This guest post comes courtesy of Tony Baer’s OnStrategies blog. Tony is a principal analystat Ovum.
By Tony Baer Of the 3 “V’s” of Big Data – volume, variety, velocity (we’d add "Value" as the 4th V) – velocity has been the unsung ‘V.’ With the spotlight on Hadoop, the popular image of Big Data is large petabyte data stores of unstructured data (which are the first two V’s). While Big Data has been thought of as large stores of data at rest, it can also be about data in motion.
“Fast Data” refers to processes that require lower latencies than would otherwise be possible with optimized disk-based storage. Fast Data is not a single technology, but a spectrum of approaches that process data that might or might not be stored. It could encompass event processing, in-memory databases, or hybrid data stores that optimize cache with disk.
Fast Data is nothing new, but because of the cost of memory, was traditionally restricted to a handful of extremely high-value use cases. For instance:
Wall Street firms routinely analyze live market feeds, and in many cases, run sophisticated complex event processing (CEP) programs on event streams (often in real time) to make operational decisions.
Telcos have handled such data in optimizing network operations while leading logistics firms have used CEP to optimize their transport networks.
In-memory databases, used as a faster alternative to disk, have similarly been around for well over a decade, having been employed for program stock trading, telecommunications equipment, airline schedulers, and large destination online retail (e.g., Amazon).

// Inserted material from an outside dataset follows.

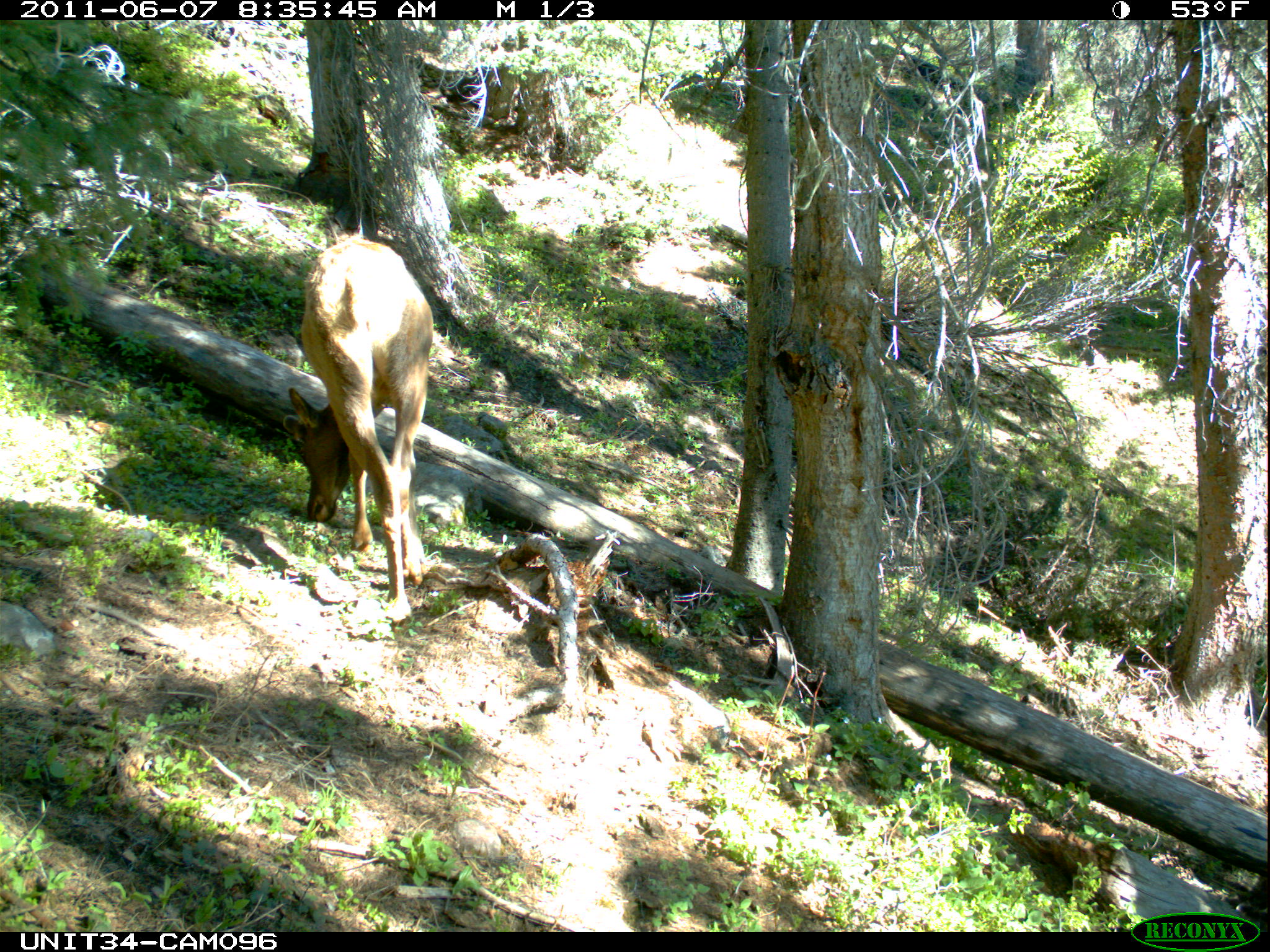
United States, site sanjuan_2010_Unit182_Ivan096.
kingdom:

Hybrid in-memory and disk have also become commonplace, especially amongst data warehousing systems (e.g., Teradata, Kognitio), and more recently among the emergent class of advanced SQL analytic platforms (e.g., Greenplum, Teradata Aster, IBM Netezza, HP Vertica, ParAccel) that employ smart caching in conjunction with a number of other bells and whistles to juice SQL performance and scaling (e.g., flatter indexes, extensive use of various data compression schemes, columnar table structures, etc.). Many of these systems are in turn packaged as appliances that come with specially tuned, high-performance backplanes and direct attached disk.
Finally, caching is hardly unknown to the database world. Hot spots of data that are frequently accessed are often placed in cache, as are snapshots of database configurations that are often stored to support restore processes, and so on.
So what’s changed?
The usual factors: the same data explosion that created the urgency for Big Data is also generating demand for making the data instantly actionable. Bandwidth, commodity hardware and, of course, declining memory prices, are further forcing the issue: Fast Data is no longer limited to specialized, premium use cases for enterprises with infinite budgets.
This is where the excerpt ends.